I think opening a new school brings new opportunities to shape a new building and also a new department. I was excited to be a part of that process. Battle is located very close to where I live so that made it easy.

But the cherry on top was when Dr. Presko was named leader. She is a very wonderful leader. That cemented my decision. It gave me an opportunity for leadership, and that came in the form of department chair for the science department.

What kind of environment do you want to create in your classroom?

The environment will encourage thinking and problem-solving. I encourage students to ask questions of me and of the content they are learning. I want to create an environment that will cover content relevant to the world — the inquiry processes where kids ask questions, interact with data collection, and make connections based on their findings.

I extend the learning outside the classroom a variety of ways. We look at the physics of driving.  Students go on a field trip to the university. They participate in Engineering Day, which highlights the science they are learning in the classroom and applies it to the real world.

I also have high expectations for technology. I am excited for students to utilize online resources and have technology in their hands as much as possible.

What do you want to do with your program?

Currently, we have new standards adopted in the next month. They are called Next Generation Science Standards. We are in the process of refining new curriculum to align with new standards, emphasizing problem-solving, scientific and engineering practices and the use of technology. I have to make some changes to meet the standards.

What elements will your students cover?

Units of study will be energy, waves, motion, uniform and accelerated motion, force and Newton’s laws, and momentum. We teach physics in ninth grade.

Physics is the foundation that all sciences are built upon. Science is going to be the means we solve many of our global problems, whether it is the energy crisis, climate change or dwindling water supplies. Our students will be the problem-solvers for the future.

We will relate waves to building construction and in earthquakes. In motion, we investigate objects moving at a constant rate as well as constant acceleration. We use tools called graphical analysis to analyze data. Ninth-graders use a higher level of thinking and understanding to connect concepts to graphs and equations.

In Newton’s laws and momentum, we get into the physics of driving, which is very applicable to them. This is when they are getting their permits.
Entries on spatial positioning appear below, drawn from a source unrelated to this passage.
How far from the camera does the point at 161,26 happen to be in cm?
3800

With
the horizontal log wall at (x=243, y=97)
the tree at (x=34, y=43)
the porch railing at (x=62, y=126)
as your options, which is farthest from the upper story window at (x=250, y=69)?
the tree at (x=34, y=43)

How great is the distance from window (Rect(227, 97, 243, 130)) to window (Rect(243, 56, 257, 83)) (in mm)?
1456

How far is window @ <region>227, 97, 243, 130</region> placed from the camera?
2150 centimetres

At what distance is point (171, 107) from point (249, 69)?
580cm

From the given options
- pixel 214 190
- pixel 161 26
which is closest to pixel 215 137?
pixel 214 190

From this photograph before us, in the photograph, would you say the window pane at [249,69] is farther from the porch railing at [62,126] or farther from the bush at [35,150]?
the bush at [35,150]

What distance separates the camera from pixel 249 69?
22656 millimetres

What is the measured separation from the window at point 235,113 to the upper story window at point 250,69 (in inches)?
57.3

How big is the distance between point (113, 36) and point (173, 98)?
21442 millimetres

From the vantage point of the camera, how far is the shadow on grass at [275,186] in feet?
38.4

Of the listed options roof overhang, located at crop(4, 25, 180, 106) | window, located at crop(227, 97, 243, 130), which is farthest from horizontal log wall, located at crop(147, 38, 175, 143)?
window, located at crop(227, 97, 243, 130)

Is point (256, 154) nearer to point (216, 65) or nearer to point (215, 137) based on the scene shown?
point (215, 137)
And across each unit we have problem-solving engineering challenges.

Susie Adams, head of social studies

What school are you coming from?

I’m coming from Jefferson Junior High School, where I’ve been for 16 years. I taught three years at Gentry Middle School. I have always taught social studies, but I was a guidance counselor for a period of time as well.

Why did you want to teach at Battle High School?

I applied for the department chair position. I thought it would be exciting to open a new school. I helped to open Gentry and that was a really exciting time. I specifically chose Battle because it was something new and different. I was excited about going in and establishing new traditions and ways of doing things.

What kind of environment do you want to create in your classroom?

I want to have very open communication. I want my kids to feel free to ask questions and continue to curious about the world. I always try to instill a love of history.

What do you want to do with your program?

I will have junior-level American history. I can go in more depth with the period of history I’m teaching. I have a much wider area I will be teaching, so that will be different for me.

What elements will your students cover?

I think it’s important to understand that world around us, and we do that through history. I want them to look at historical situations and not be judgmental. I want them to look at a situation from different perspectives and understand the situation based on that period of history.